Ceramic resonator changes and maintains frequency when touched

As said in the other answers, ceramic resonator oscillator circuits are extremely sensitive as they have high input impedance and huge gain. The bias resistance in the circuit is about 1 megaohm and the load capacitances are about 100 pF. Poking it with a finger that can have roughly 100 kohm and 10pF of impedance so will have a considerable effect on the circuit operation.

But what is really the source of the problem is that the NAND IC type you are using is unsuitable for the circuit as drawn, or the circuit as drawn is unsuitable for the chip. It is revealed by the waveforms at resonator pins, as they are quite square-wavish instead of being nice sine-wavish, so they contain harmonics.
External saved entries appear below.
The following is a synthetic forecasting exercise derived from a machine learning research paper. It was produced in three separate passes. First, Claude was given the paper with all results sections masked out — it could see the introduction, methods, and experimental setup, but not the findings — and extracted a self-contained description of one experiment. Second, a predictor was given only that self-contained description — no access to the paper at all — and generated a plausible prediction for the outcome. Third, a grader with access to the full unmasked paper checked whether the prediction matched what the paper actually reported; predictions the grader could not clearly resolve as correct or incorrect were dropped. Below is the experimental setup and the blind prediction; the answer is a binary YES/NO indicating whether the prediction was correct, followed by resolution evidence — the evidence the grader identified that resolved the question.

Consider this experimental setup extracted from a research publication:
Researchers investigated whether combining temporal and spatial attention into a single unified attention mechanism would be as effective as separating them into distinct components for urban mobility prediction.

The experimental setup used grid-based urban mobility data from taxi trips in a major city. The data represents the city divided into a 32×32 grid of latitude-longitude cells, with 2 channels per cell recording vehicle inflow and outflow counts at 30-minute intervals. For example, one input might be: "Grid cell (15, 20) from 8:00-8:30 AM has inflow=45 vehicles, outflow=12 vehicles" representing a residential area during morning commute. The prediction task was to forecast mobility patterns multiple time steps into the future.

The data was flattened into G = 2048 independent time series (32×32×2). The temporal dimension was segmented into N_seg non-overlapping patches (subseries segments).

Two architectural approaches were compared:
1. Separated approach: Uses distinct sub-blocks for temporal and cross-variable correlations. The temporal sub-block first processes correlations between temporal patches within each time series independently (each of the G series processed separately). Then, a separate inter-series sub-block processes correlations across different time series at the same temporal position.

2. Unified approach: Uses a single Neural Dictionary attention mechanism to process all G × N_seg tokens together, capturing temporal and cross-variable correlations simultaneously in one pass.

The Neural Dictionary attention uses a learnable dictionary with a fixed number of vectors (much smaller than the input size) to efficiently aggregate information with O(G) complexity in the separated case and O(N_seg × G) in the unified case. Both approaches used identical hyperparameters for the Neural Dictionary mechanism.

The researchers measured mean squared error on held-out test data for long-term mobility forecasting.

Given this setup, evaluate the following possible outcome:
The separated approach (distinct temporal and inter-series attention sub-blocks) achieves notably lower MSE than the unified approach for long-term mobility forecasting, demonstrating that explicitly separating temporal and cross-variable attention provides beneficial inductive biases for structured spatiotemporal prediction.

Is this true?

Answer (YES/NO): YES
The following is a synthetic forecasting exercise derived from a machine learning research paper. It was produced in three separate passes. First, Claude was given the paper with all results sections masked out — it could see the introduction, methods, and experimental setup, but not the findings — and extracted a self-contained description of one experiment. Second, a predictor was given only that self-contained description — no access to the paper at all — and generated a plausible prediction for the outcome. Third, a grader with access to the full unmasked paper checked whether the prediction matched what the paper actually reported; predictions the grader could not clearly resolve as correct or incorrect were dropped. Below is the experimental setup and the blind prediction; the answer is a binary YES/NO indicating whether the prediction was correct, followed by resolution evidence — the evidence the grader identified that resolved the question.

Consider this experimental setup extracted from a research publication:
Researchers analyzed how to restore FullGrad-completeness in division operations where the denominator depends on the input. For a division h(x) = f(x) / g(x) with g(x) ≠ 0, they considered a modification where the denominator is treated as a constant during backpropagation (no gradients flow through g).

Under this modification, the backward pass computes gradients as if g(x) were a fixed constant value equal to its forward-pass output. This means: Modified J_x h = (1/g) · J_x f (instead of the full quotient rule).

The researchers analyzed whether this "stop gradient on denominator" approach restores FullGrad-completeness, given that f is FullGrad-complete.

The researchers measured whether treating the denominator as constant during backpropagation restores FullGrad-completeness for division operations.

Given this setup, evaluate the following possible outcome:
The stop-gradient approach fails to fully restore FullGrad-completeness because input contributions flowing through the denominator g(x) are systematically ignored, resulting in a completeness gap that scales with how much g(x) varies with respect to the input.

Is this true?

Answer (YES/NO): NO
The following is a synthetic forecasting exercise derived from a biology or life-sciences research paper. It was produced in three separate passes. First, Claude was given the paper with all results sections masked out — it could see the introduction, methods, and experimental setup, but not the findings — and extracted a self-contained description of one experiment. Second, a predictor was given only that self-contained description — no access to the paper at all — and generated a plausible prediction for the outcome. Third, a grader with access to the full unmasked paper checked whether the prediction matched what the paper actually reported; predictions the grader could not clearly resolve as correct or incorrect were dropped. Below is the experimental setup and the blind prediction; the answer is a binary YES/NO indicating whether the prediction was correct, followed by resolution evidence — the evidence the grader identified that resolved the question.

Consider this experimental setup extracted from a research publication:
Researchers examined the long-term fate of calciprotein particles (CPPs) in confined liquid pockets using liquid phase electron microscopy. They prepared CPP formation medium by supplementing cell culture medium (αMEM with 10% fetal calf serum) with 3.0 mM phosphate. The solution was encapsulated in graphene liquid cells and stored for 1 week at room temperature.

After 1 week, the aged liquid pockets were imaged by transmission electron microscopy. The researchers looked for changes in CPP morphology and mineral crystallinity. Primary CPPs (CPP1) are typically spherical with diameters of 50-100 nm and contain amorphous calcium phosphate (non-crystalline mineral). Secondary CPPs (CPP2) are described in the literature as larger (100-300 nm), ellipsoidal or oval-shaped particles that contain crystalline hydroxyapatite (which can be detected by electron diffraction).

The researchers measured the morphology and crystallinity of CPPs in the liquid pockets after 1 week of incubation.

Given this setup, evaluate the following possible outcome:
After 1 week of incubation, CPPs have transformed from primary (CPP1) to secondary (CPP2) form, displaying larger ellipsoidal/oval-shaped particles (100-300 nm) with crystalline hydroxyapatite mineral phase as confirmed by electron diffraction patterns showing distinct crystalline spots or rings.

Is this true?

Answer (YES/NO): YES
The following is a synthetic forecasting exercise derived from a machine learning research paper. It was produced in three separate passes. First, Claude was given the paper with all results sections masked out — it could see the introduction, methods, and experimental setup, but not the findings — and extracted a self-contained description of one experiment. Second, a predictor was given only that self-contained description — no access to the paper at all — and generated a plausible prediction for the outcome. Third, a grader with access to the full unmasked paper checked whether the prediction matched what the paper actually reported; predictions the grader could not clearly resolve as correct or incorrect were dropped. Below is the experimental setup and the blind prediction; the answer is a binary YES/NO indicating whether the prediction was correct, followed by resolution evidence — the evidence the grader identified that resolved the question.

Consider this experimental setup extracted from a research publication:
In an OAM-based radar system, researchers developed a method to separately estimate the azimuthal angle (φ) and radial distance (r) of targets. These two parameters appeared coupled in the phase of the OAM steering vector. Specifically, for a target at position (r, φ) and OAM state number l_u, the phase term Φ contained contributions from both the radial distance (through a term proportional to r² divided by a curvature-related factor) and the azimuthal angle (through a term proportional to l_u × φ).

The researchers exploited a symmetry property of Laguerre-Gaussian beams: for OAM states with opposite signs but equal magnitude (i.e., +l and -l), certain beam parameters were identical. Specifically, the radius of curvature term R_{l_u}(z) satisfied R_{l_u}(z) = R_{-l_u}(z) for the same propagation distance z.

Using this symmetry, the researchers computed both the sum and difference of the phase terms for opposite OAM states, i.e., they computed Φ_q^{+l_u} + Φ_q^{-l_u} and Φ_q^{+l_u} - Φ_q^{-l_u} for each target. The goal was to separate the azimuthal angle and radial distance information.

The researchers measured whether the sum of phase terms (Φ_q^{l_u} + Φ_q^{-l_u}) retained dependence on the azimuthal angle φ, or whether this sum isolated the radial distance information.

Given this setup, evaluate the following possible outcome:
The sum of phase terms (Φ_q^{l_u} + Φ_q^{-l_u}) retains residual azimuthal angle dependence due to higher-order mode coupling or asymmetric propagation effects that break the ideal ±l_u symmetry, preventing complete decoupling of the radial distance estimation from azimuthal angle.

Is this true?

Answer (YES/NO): NO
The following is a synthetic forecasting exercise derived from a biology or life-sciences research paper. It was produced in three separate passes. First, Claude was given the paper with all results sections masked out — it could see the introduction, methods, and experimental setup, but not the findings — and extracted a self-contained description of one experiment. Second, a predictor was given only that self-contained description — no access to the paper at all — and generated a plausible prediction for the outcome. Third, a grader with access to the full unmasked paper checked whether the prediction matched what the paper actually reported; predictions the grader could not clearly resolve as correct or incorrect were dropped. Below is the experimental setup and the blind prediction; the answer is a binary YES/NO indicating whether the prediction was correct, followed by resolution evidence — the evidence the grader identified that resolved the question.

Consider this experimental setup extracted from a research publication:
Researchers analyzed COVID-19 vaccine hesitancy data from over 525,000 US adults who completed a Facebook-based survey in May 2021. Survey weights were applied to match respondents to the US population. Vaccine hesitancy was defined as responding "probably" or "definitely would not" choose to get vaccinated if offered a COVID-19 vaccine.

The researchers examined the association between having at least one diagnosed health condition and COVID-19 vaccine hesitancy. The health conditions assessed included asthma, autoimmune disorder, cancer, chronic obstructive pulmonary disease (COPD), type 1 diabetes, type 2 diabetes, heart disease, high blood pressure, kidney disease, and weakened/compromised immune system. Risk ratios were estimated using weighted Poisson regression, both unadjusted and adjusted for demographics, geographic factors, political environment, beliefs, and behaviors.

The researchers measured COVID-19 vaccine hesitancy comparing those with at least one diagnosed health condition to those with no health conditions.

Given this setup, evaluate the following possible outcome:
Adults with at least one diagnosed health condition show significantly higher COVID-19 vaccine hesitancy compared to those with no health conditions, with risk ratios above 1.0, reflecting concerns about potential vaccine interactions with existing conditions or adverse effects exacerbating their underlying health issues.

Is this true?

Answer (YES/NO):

So there is too much gain in the system and the resonator is being overdriven. Usually these oscillator circuits use a simple inverter like 4069UB, where UB means Unbuffered. The chip you are using is 4011B, where B means Buffered. It is not a simple NAND gate, it has extra inverters at inputs and outputs, so it has more gain, and it can't be run stably in linear feedback amplifier mode, like a UB gate can be.

So due to huge gain and harmonics already present, that circuit is even more sensitive to to into weird oscillating modes when poking it with a finger.

To fix it, gain should be reduced. The buffered 4011B should really be changed to unbuffered 4011UB. Another option would be to add the series resistor between NAND output and resonator.

Using the higher frequency modes of oscillation on purpose is not what these resonators are designed for, they are meant to be used at the rated fundamental frequency. At least you can get crystals that are specifically intended to be run at the 3rd harmonic to get the rated frequency you want. But running these at higher harmonics mean also they might not be stable due to tolerances and the much larger input power and harmonic content that these are designed to be run. The mode of oscillation could be different from the intended mode and it might not be stable.

Ceramic resonators have overtone modes, like quartz crystals. Here's a picture, taken from this page by ECS. You can see the main mode, at about 455kHz, and a couple of other modes a bit above 1MHz.

Generally, when your oscillator is running on the wrong mode, it's because you have too much gain at that other mode's frequency. In this case, you probably just have too much gain. Right about the spot that you've labeled "no damping resistor" you should probably put a series resistor in. I'd go for about 1/2 to 1/3 the resistance at which the circuit will reliably start up at room temperature, and then -- if it were important -- I'd test the thing over the desired operating temperature range.

Personally I wouldn't try to exploit this in a ceramic resonator unless I were buying one specifically made for that purpose.

It's routinely done with quartz crystals (or at least was, before easy frequency synthesis came about). But when you do it with a crystal, in a production system, you buy a crystal that's specified for overtone operation -- you wouldn't buy a 10MHz crystal if you intended almost-30MHz operation in a production system.

I doubt, however, that the advantages of a ceramic resonator oscillator would outweigh the difficulty of making it work at an overtone, when a crystal oscillator operating at the fundamental would use fewer components and probably cause fewer headaches.

Your fingers are conductive, both resistivley and capacitivley. Resonator circuits tend to be high impedance types, so when you touch it you are adding parallel resistance and capacitance to the circuit. Thus you are inducing it to another frequency which it is able to maintain.